Tununiq MLA Karen Nutarak said she’s heard concerns from a number of income assistance clients about being required to submit their bank statements in order to qualify for benefits.
In the Legislative Assembly on March 15, Nutarak asked Family Services Minister Margaret Nakashuk to explain why the policy exists.
Nakashuk said clients sign an agreement to provide all necessary documents when they apply for assistance to the program, which she described as “a last resort for people who don’t have income coming in.”
Among the terms is that clients must not have additional financial supports coming in through employment or other means, which is why income support workers review bank statements, the minister stated.
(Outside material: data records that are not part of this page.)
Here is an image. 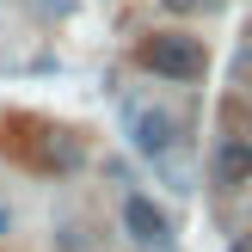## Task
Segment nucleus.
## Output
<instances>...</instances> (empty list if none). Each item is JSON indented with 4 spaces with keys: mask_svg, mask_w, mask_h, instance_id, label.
<instances>
[{
    "mask_svg": "<svg viewBox=\"0 0 252 252\" xmlns=\"http://www.w3.org/2000/svg\"><path fill=\"white\" fill-rule=\"evenodd\" d=\"M123 228L142 246H166L172 240V221H166V209H160L154 197H123Z\"/></svg>",
    "mask_w": 252,
    "mask_h": 252,
    "instance_id": "2",
    "label": "nucleus"
},
{
    "mask_svg": "<svg viewBox=\"0 0 252 252\" xmlns=\"http://www.w3.org/2000/svg\"><path fill=\"white\" fill-rule=\"evenodd\" d=\"M0 228H6V209H0Z\"/></svg>",
    "mask_w": 252,
    "mask_h": 252,
    "instance_id": "7",
    "label": "nucleus"
},
{
    "mask_svg": "<svg viewBox=\"0 0 252 252\" xmlns=\"http://www.w3.org/2000/svg\"><path fill=\"white\" fill-rule=\"evenodd\" d=\"M216 185L221 191H240V185H252V142L246 135H228L216 154Z\"/></svg>",
    "mask_w": 252,
    "mask_h": 252,
    "instance_id": "3",
    "label": "nucleus"
},
{
    "mask_svg": "<svg viewBox=\"0 0 252 252\" xmlns=\"http://www.w3.org/2000/svg\"><path fill=\"white\" fill-rule=\"evenodd\" d=\"M37 166H49V172H74V166H80V135L49 129L43 142H37Z\"/></svg>",
    "mask_w": 252,
    "mask_h": 252,
    "instance_id": "5",
    "label": "nucleus"
},
{
    "mask_svg": "<svg viewBox=\"0 0 252 252\" xmlns=\"http://www.w3.org/2000/svg\"><path fill=\"white\" fill-rule=\"evenodd\" d=\"M129 135H135V148H142L148 160H160V154L172 148V117H166V111H135Z\"/></svg>",
    "mask_w": 252,
    "mask_h": 252,
    "instance_id": "4",
    "label": "nucleus"
},
{
    "mask_svg": "<svg viewBox=\"0 0 252 252\" xmlns=\"http://www.w3.org/2000/svg\"><path fill=\"white\" fill-rule=\"evenodd\" d=\"M135 62H142L148 74H160V80H203V68H209L203 43H197V37H172V31H160V37H142Z\"/></svg>",
    "mask_w": 252,
    "mask_h": 252,
    "instance_id": "1",
    "label": "nucleus"
},
{
    "mask_svg": "<svg viewBox=\"0 0 252 252\" xmlns=\"http://www.w3.org/2000/svg\"><path fill=\"white\" fill-rule=\"evenodd\" d=\"M228 252H252V234H234V246Z\"/></svg>",
    "mask_w": 252,
    "mask_h": 252,
    "instance_id": "6",
    "label": "nucleus"
}]
</instances>
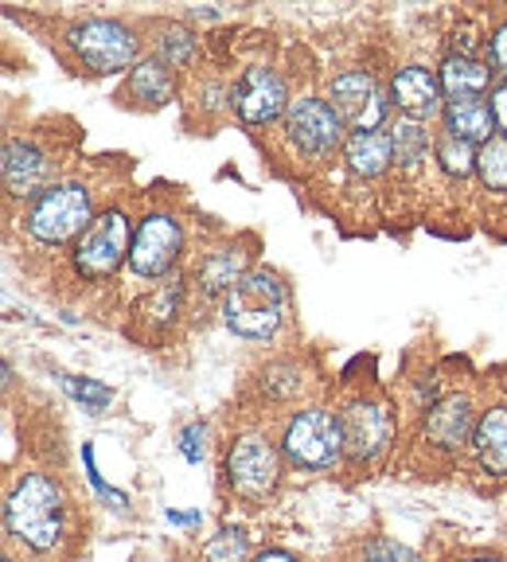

Noting that close to 40 per cent of Nunavut’s population relies on the benefits every year, Nutarak said some people manage to get a little extra money to feed their family or buy necessary items through the sale of a piece or artwork or through a gift from a relative or friend. She asked Nakashuk why income support is reduced “when they find small ways to get ahead in their financial situation?”
The minister pointed out that the threshold for “additional money” from outside sources has been raised to $700 per month from the previous $300 monthly limit without affecting income assistance payments, depending on the number of people in a household.
She added that the department is “trying to review” and has made some changes to an aspect of the program known as productive choices. Those options currently include career activities such as upgrading academics, career support, employment, training, harvesting, community work and volunteer activities and parenting children under five years of age. There are also wellness activities such as alcohol and drug counselling, mental health counselling, family support, medical assistance and community justice.